Now, regarding the Asif Ali issue, it is true that I have not rung him up to congratulate the actor. The fact is that I have seen just one film in which Asif acted. It is 'Traffic'. But, after watching 'Traffic', I felt like to congratulate its scriptwriters and director only, which I promptly did.

Indian Rupee?

Renjith chettan told me at the beginning itself that for this film he wanted Prithviraj the actor, whom he had seen in Nandanam and Thirakadha, and not a star. I think , my character Jayaprakash in this film is one of the best in my career. One positive thing about the film is that Jayaprakash, the central character in the film, is a representative of Kerala's youth.Usually, Malayalam films deal with youngsters who are put up either in a campus or in an IT world. It is as if youngsters in Kerala live in campus or IT sector alone. We all know that the bulk of Kerala's youth lies outside both these sectors. Jayaprakash is a real estate broker. To be precise, he is the very last loop of that long real estate business chain. He is the one who reports about a 'to be sold' property to the broker at the next level. He lives on the meagre commission that he gets after every successful transaction. But, he wants to make money fast and dreams of becoming a millionaire.

This one not a love story?

Just like 'Pranchiettan', in 'Indian Rupee' a sombre philosophy gets treated in satirical manner so that it reaches the audience fast. Also, people are always curious to know about the rich guys. Bill Gates and even the vaults in Padmanabhaswamy temple amuse us for the same reason. We are bothered just about the immense riches in these vaults, and not about its historical value.

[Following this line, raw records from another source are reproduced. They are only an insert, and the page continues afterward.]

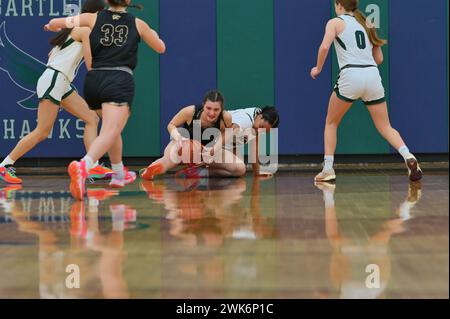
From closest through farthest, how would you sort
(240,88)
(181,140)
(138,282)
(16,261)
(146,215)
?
(138,282) → (16,261) → (146,215) → (181,140) → (240,88)

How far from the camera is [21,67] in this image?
955 centimetres

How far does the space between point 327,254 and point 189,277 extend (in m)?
0.71

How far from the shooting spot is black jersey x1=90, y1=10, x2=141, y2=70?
619 centimetres

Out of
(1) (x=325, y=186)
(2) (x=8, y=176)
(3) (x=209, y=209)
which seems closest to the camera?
(3) (x=209, y=209)

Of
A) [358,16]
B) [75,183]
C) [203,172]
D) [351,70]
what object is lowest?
[203,172]

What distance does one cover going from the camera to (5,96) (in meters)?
9.59

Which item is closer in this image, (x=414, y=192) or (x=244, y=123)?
(x=414, y=192)

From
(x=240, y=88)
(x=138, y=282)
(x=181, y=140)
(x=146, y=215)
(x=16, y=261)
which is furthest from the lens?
(x=240, y=88)

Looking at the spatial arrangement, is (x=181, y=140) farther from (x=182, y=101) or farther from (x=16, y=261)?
(x=16, y=261)

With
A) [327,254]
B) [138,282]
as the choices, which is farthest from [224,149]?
[138,282]

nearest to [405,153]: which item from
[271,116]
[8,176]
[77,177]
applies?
[271,116]

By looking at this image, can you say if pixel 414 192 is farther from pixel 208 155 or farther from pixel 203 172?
pixel 203 172

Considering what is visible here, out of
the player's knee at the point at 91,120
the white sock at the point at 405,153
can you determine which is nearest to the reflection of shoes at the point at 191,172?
the player's knee at the point at 91,120

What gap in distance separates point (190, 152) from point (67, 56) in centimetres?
145
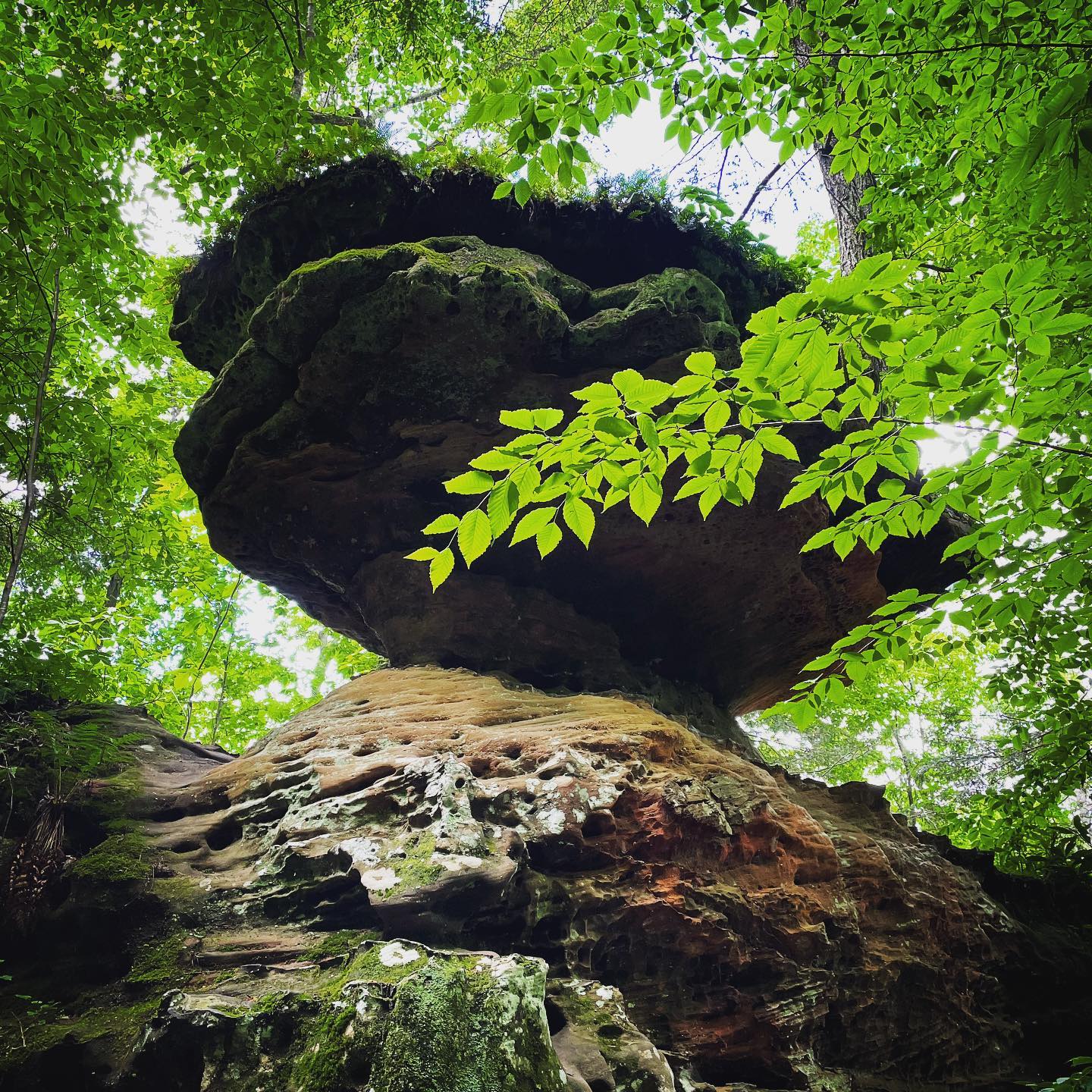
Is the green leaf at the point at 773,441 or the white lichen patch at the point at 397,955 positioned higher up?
the green leaf at the point at 773,441

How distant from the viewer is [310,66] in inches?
260

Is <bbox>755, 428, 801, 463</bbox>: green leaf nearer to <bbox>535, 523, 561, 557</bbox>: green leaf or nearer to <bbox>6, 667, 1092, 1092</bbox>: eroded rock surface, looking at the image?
<bbox>535, 523, 561, 557</bbox>: green leaf

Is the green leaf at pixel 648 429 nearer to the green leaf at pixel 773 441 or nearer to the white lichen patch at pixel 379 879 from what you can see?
the green leaf at pixel 773 441

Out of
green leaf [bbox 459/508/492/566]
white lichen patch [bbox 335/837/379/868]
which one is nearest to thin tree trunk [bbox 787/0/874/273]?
green leaf [bbox 459/508/492/566]

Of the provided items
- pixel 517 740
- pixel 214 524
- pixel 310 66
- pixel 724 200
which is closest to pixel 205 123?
pixel 310 66

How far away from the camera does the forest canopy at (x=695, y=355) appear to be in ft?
7.86

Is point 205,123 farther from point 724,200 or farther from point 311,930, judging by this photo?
point 311,930

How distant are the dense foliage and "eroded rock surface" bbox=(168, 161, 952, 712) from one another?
2.32m

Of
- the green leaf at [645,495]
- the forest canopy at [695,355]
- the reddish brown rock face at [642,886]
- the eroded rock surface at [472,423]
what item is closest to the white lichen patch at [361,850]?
the reddish brown rock face at [642,886]

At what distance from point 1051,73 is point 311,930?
19.8 feet

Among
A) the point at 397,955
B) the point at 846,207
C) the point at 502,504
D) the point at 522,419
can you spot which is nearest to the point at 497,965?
the point at 397,955

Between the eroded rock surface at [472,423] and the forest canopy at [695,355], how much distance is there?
0.46m

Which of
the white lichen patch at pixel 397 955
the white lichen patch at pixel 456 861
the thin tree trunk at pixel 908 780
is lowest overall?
the white lichen patch at pixel 397 955

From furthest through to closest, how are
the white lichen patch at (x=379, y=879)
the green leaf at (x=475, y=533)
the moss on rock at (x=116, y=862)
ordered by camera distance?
the moss on rock at (x=116, y=862) < the white lichen patch at (x=379, y=879) < the green leaf at (x=475, y=533)
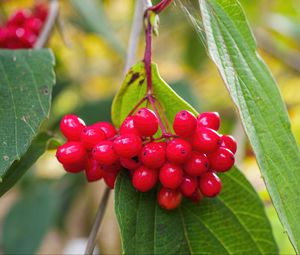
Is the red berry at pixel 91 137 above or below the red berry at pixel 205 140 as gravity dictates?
below

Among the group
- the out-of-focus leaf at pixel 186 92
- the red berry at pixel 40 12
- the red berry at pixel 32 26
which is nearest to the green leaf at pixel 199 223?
the red berry at pixel 32 26

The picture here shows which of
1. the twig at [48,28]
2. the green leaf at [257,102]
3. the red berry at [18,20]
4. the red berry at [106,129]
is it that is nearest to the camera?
the green leaf at [257,102]

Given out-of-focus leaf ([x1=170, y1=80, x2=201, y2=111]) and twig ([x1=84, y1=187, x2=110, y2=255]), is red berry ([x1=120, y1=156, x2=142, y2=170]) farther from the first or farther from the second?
out-of-focus leaf ([x1=170, y1=80, x2=201, y2=111])

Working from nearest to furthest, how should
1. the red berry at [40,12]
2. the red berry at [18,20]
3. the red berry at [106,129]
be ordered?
the red berry at [106,129], the red berry at [18,20], the red berry at [40,12]

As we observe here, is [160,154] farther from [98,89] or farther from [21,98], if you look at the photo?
[98,89]

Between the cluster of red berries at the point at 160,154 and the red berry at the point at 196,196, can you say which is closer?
the cluster of red berries at the point at 160,154

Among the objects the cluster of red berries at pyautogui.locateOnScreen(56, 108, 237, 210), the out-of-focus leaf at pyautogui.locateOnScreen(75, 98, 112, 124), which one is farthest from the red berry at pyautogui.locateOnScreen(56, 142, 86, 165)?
the out-of-focus leaf at pyautogui.locateOnScreen(75, 98, 112, 124)

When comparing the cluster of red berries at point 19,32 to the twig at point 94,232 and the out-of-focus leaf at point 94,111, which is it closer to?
the out-of-focus leaf at point 94,111
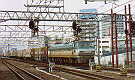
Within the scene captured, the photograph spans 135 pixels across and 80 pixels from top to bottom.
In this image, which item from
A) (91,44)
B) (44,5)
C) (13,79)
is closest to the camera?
(13,79)

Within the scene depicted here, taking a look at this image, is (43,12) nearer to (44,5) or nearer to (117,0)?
(44,5)

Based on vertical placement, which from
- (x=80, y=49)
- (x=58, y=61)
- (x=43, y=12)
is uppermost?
(x=43, y=12)

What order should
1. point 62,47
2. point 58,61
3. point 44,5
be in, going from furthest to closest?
point 58,61, point 62,47, point 44,5

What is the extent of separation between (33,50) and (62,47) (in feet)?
68.5

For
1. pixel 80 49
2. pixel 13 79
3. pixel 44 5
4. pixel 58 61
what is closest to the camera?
pixel 13 79

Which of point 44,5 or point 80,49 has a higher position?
point 44,5

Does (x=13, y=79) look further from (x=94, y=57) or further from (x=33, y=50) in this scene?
(x=33, y=50)

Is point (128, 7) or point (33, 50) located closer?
point (128, 7)

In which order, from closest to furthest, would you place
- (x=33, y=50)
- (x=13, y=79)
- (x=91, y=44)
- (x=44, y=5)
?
(x=13, y=79) → (x=44, y=5) → (x=91, y=44) → (x=33, y=50)

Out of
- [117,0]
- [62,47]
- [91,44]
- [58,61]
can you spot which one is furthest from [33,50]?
[117,0]

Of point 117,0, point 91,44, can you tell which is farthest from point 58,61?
point 117,0

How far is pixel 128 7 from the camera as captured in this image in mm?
24859

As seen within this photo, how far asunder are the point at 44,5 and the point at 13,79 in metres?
8.33

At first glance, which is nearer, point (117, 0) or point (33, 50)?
point (117, 0)
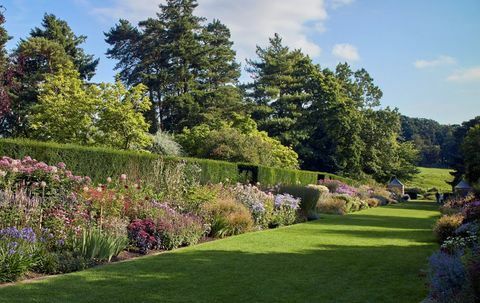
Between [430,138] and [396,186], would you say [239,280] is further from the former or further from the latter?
[430,138]

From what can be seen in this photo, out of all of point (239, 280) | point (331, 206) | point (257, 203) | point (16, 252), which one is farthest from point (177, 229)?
point (331, 206)

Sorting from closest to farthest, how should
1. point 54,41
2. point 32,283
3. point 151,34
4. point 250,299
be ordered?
point 250,299, point 32,283, point 54,41, point 151,34

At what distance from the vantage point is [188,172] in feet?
53.6

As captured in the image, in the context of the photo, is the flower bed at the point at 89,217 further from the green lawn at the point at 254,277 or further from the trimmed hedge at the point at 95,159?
the trimmed hedge at the point at 95,159

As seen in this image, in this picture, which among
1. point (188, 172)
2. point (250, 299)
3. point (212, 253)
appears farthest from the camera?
point (188, 172)

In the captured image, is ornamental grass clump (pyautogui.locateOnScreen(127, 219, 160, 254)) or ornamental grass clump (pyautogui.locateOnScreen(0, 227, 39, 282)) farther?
ornamental grass clump (pyautogui.locateOnScreen(127, 219, 160, 254))

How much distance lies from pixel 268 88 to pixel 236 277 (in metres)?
44.9

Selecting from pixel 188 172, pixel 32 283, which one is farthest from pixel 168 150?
pixel 32 283

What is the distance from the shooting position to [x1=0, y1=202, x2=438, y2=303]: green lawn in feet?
19.8

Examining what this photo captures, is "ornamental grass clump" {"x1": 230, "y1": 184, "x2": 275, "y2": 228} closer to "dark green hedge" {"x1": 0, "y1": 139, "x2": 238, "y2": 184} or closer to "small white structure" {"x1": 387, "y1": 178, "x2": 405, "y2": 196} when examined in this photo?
"dark green hedge" {"x1": 0, "y1": 139, "x2": 238, "y2": 184}

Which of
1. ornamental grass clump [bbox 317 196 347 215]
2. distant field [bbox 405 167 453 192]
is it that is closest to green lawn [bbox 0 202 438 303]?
ornamental grass clump [bbox 317 196 347 215]

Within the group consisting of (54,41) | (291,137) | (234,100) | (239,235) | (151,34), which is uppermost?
(151,34)

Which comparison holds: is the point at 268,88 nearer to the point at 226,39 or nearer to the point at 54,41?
the point at 226,39

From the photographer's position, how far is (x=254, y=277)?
23.9 ft
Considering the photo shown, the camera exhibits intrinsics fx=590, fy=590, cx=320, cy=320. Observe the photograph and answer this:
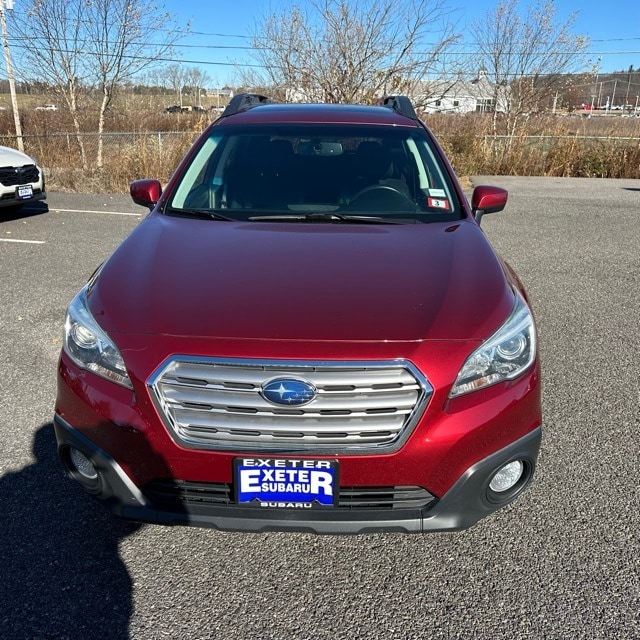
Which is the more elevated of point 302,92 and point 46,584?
point 302,92

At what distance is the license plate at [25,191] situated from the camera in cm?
888

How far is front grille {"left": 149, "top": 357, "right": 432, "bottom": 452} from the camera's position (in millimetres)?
1880

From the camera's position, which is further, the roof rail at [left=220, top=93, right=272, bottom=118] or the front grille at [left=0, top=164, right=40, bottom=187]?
the front grille at [left=0, top=164, right=40, bottom=187]

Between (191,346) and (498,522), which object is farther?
(498,522)

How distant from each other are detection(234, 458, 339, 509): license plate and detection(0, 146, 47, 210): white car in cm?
840

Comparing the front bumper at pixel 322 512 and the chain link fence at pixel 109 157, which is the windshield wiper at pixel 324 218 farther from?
the chain link fence at pixel 109 157

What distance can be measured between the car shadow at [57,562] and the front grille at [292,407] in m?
0.70

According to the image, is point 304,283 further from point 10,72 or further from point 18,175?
point 10,72

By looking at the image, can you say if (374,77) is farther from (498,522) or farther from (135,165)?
(498,522)

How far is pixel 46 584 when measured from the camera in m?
2.17

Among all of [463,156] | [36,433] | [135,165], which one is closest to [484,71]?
[463,156]

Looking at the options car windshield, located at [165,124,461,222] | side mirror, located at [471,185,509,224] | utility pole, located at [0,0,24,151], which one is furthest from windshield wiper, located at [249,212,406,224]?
utility pole, located at [0,0,24,151]

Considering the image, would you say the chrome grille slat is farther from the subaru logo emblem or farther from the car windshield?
the car windshield

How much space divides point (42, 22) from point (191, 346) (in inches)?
654
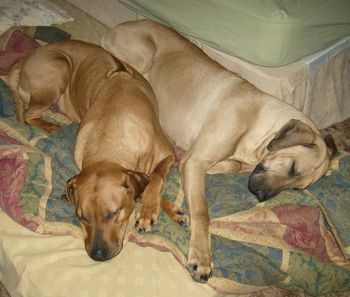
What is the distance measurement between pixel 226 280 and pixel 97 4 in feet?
10.5

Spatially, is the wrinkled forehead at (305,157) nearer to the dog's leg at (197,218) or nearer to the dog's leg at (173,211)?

Here, Jayaprakash also lives in a world of fascination built on his dreams of making it big in real estate business someday.

On Urumi's success?

Infact, it is Urumi's success that prompted me to take up this project under the banner of August Cinemas. During its initial stage, almost all of them whom I consulted, told me to discard the herculean project as it was set on a vast canvas. My friend Shaji Nateshan and cinematographer Santhosh Sivan were the only ones who gave me the courage to take up the project.

Actually, Shaji is the one behind the formation of the production company. But, when they saw Urumi clicking at the boxoffice, people changed their opinion. However, the risk factor behind the endeavour was very huge. Though I had acted in 'Ravan', 'Urumi' is the biggest film I had ever associated with. The fact that the very first film that I had produced in my life was set on such a big canvas, and that project itself became a success boosted my confidence level.

Prithvi, the singer?

Though the couple of songs that I have sung have been appreciated, I am not into singing. I have not learnt classical music and I know that people who are far good singers than me are waiting for a chance. In 'Puthiyamukham' they wanted me to sing a song purely to cash in on it. In 'Urumi', Deepak Dev wanted me to sing a song, not because I am a good singer, but only because people will be curious to hear me singing. I am not that adventurous to venture more into music.